Boston, Massachusetts
Overheard by: I was there
Tall gay 20-something male on cell: My niece died. I need a Fresca.
CVS
Boston, Massachusetts
Girl to friend: So, there was this cute guy, and I was standing behind him, and he just started laying eggs!
Government Center
Boston, Massachusetts
Overheard by: meems
Economics professor, suddenly, in a creepy voice: Noooo you may not! Aquaman, you cannot marry a woman without gills! [Continuing in normal voice.] No? Anybody? No? Shame on you all! Just wait a few more years and you'll get what I'm talking about and you will be so pleased.
Tufts University
Massachusetts
Overheard by: Adrian
Girl #1: And yeah... She had these stains on her teeth.
Girl #2: Ew!

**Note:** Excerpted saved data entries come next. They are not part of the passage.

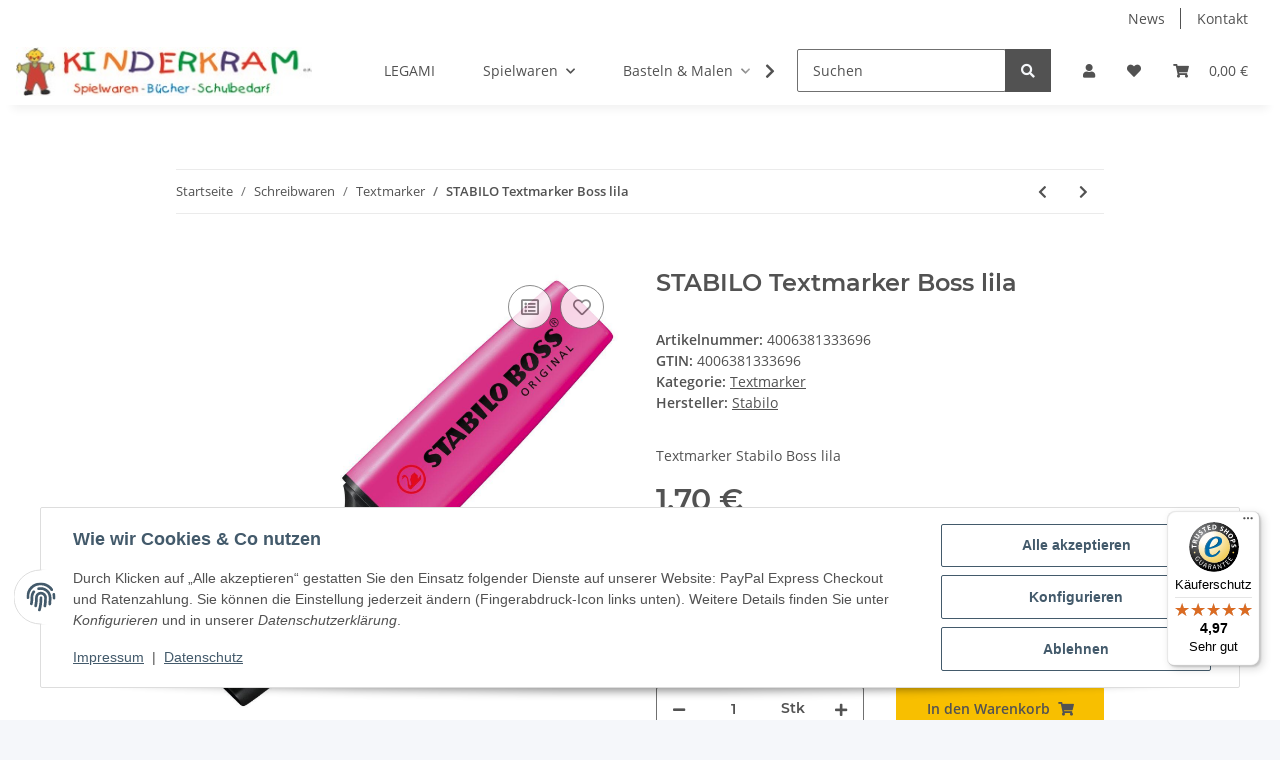

--- FILE ---
content_type: text/javascript
request_url: https://widgets.trustedshops.com/js/XED9BA5FB208AB403641359E2F2595E05.js
body_size: 1315
content:
((e,t)=>{const a={shopInfo:{tsId:"XED9BA5FB208AB403641359E2F2595E05",name:"kinderkram4you.de",url:"www.kinderkram4you.de",language:"de",targetMarket:"DEU",ratingVariant:"WIDGET",eTrustedIds:{accountId:"acc-ac3e7e7e-2c5b-4c7d-b9c2-0ae9809f26f1",channelId:"chl-9d1f12a7-4884-434d-b606-8f193bb02905"},buyerProtection:{certificateType:"CLASSIC",certificateState:"PRODUCTION",mainProtectionCurrency:"EUR",classicProtectionAmount:100,maxProtectionDuration:30,plusProtectionAmount:2e4,basicProtectionAmount:100,firstCertified:"2014-05-23 00:00:00"},reviewSystem:{rating:{averageRating:4.97,averageRatingCount:30,overallRatingCount:89,distribution:{oneStar:0,twoStars:0,threeStars:0,fourStars:1,fiveStars:29}},reviews:[{average:5,buyerStatement:"schnelle Lieferung, schöne Ware",rawChangeDate:"2026-01-20T11:55:47.000Z",changeDate:"20.1.2026",transactionDate:"13.1.2026"},{average:5,rawChangeDate:"2026-01-09T15:16:41.000Z",changeDate:"9.1.2026",transactionDate:"2.1.2026"},{average:5,buyerStatement:"alles gut",rawChangeDate:"2025-12-29T07:09:59.000Z",changeDate:"29.12.2025",transactionDate:"17.12.2025"}]},features:["GUARANTEE_RECOG_CLASSIC_INTEGRATION","SHOP_CONSUMER_MEMBERSHIP","DISABLE_REVIEWREQUEST_SENDING","MARS_EVENTS","MARS_REVIEWS","REVIEWS_AUTO_COLLECTION","MARS_PUBLIC_QUESTIONNAIRE","MARS_QUESTIONNAIRE"],consentManagementType:"OFF",urls:{profileUrl:"https://www.trustedshops.de/bewertung/info_XED9BA5FB208AB403641359E2F2595E05.html",profileUrlLegalSection:"https://www.trustedshops.de/bewertung/info_XED9BA5FB208AB403641359E2F2595E05.html#legal-info",reviewLegalUrl:"https://help.etrusted.com/hc/de/articles/23970864566162"},contractStartDate:"2014-04-29 00:00:00",shopkeeper:{name:"Kinderkram, Inh. Sylvia Kunert e.K.",street:"Südfeld 9",country:"DE",city:"Lachendorf",zip:"29331"},displayVariant:"full",variant:"full",twoLetterCountryCode:"DE"},"process.env":{STAGE:"prod"},externalConfig:{trustbadgeScriptUrl:"https://widgets.trustedshops.com/assets/trustbadge.js",cdnDomain:"widgets.trustedshops.com"},elementIdSuffix:"-98e3dadd90eb493088abdc5597a70810",buildTimestamp:"2026-01-26T05:16:19.673Z",buildStage:"prod"},r=a=>{const{trustbadgeScriptUrl:r}=a.externalConfig;let n=t.querySelector(`script[src="${r}"]`);n&&t.body.removeChild(n),n=t.createElement("script"),n.src=r,n.charset="utf-8",n.setAttribute("data-type","trustbadge-business-logic"),n.onerror=()=>{throw new Error(`The Trustbadge script could not be loaded from ${r}. Have you maybe selected an invalid TSID?`)},n.onload=()=>{e.trustbadge?.load(a)},t.body.appendChild(n)};"complete"===t.readyState?r(a):e.addEventListener("load",(()=>{r(a)}))})(window,document);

Why... We're in America.
Boston, Massachusetts
Teen girl on cell: I saw this guy with a man tramp stamp... A mamp stamp.
Green Line
Boston, Massachusetts
Overheard by: sadie
Little boy to his mother: Why is everybody white and I'm brown?
Harvard Square
Cambridge, Massachusetts
Preppy girl on cell: the longest amount of time I've had pubic hair is three days.
Boston, Massachusetts
Overheard by: kt
Bitter guy: Girls don't care about men, so I can't relate to them. And men only care about sports, food, video games, and women. I do like to eat, but I hate women. I don't like sports at all, and I'm soooo good at video games that other people can't play with me because I am just too awesome.
Girl sitting at the table with him: Yeah...
University of Massachusetts
Amherst, Massachusetts
Lady on PA system: United 119 passengers can claim their baggage at carousel D... D as in delicious. Delicious mango. Delicious, delicious mangoes.